/---
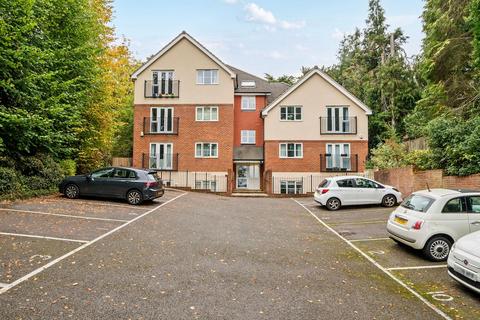 Westhall Road, Warlingham CR6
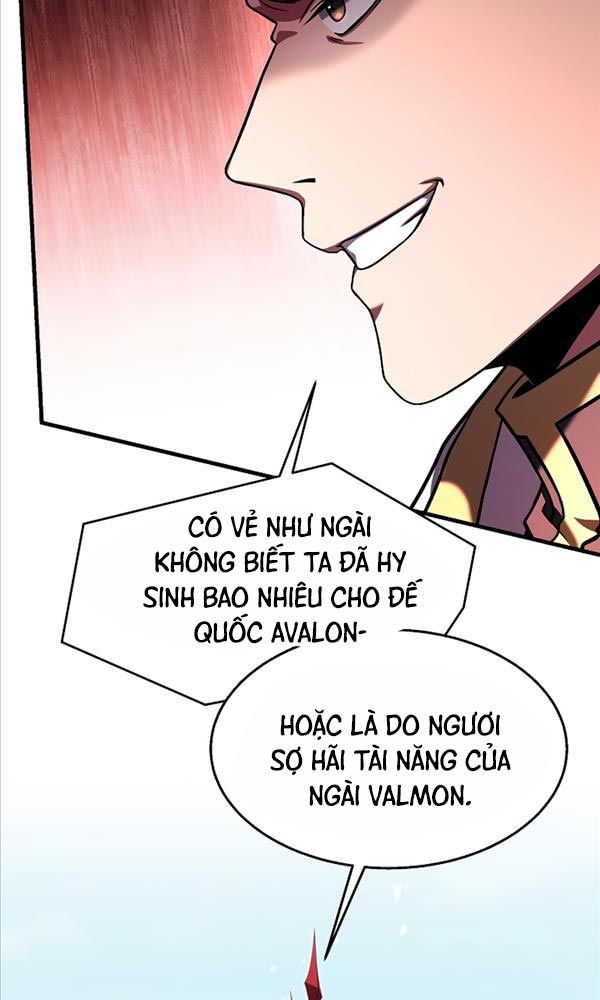 đọc truyện Huyền Thoại Giáo Sĩ Trở Lại Chương 101 ảnh 117 tại Truyện Dạ Ký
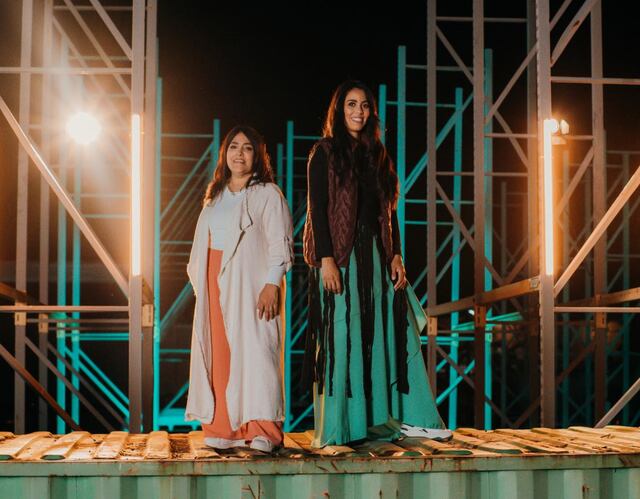 Dianne De Jesús lanza su nuevo sencillo “Tú eres Dios”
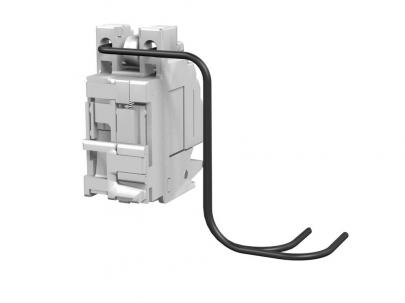 220-240vac-220-250vdc p for xt1-xt4 sor-c xt1-xt4 250v spole udkoblings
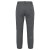 Detailbild 2 Karpos - Women's Salatis Pants - Trekkinghose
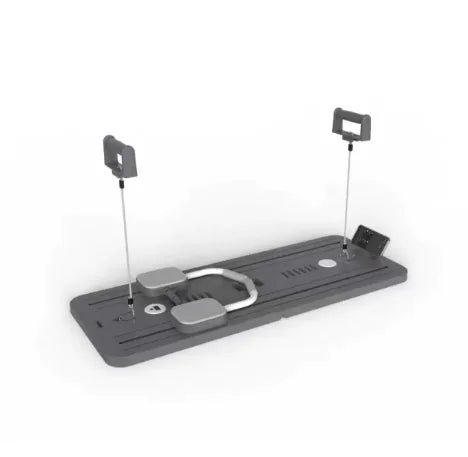 Physical Fitness, fitness store, Gym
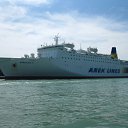 ���� ������, �����-���������, 68 ��� - ��������� 25 ���� 2010 � ������ ������������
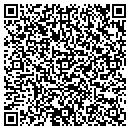 QR code with Hennessy Builders contacts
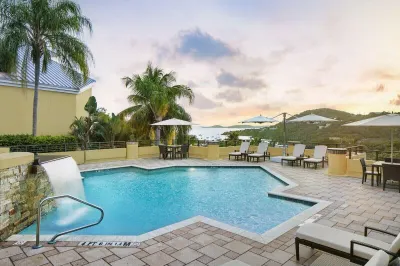 479 Chocolate Hole 1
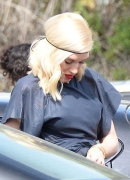 GWEN-STEFANI-Out-and-About-in-Los-Angeles-15B15D.jpg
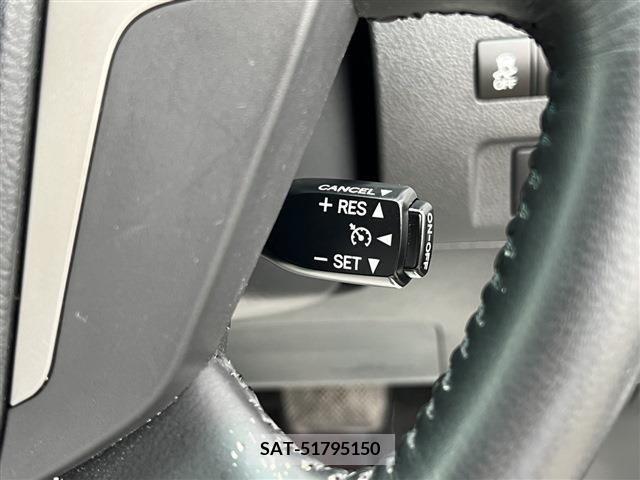 Toyota VELLFIRE 2013-05 200934-13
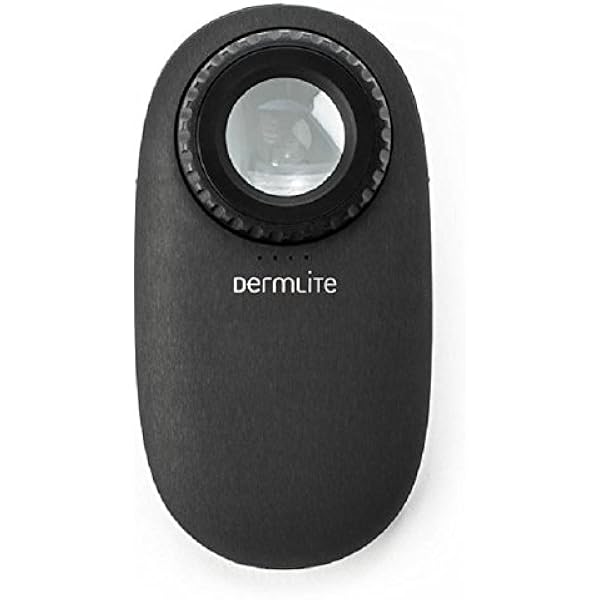 ダーモスコープ(DermLite Uva) ダームライト dermlite-dl100-dermlite-1.jpg?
\---
EXERCISE PROMPT. Please retype the lines from the beginning of the records through the one containing "GWEN-STEFANI-Out-and-About-in-Los-Angeles-15B15D.jpg", both ends included, copying each line exactly as it appears. Leave the pictures out of your answer.

SOLUTION TO THIS EXERCISE.
 Westhall Road, Warlingham CR6
 đọc truyện Huyền Thoại Giáo Sĩ Trở Lại Chương 101 ảnh 117 tại Truyện Dạ Ký
 Dianne De Jesús lanza su nuevo sencillo “Tú eres Dios”
 220-240vac-220-250vdc p for xt1-xt4 sor-c xt1-xt4 250v spole udkoblings
 Detailbild 2 Karpos - Women's Salatis Pants - Trekkinghose
 Physical Fitness, fitness store, Gym
 ���� ������, �����-���������, 68 ��� - ��������� 25 ���� 2010 � ������ ������������
 QR code with Hennessy Builders contacts
 479 Chocolate Hole 1
 GWEN-STEFANI-Out-and-About-in-Los-Angeles-15B15D.jpg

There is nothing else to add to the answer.